Go to the line in the entries below that holds "Можжевельник микс Juniperus Mix" and repeat exactly from there through the line that holds "European Robin (Erithacus", inclusive.

Records -
··········
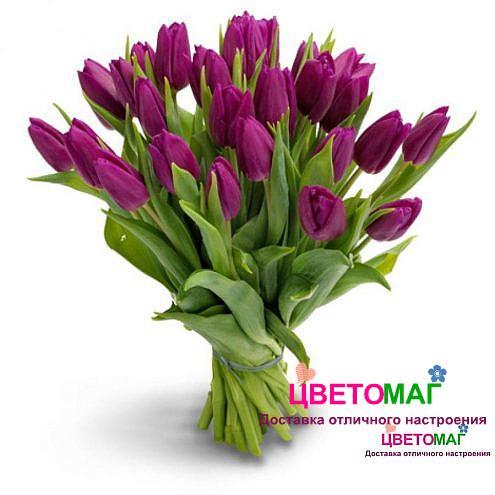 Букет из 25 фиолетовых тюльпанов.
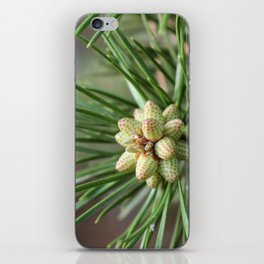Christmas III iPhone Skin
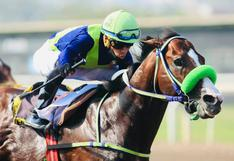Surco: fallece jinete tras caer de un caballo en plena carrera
··········
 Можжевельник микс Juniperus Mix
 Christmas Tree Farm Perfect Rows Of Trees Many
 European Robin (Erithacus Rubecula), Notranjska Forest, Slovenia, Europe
··········
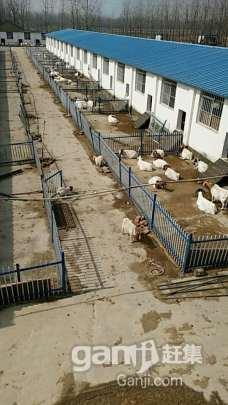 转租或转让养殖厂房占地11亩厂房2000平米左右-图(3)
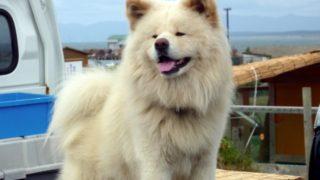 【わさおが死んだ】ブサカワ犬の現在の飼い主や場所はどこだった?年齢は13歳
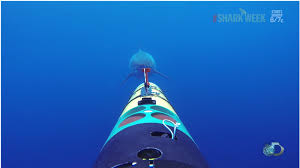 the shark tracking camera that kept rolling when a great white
··········
Answer -
 Можжевельник микс Juniperus Mix
 Christmas Tree Farm Perfect Rows Of Trees Many
 European Robin (Erithacus Rubecula), Notranjska Forest, Slovenia, Europe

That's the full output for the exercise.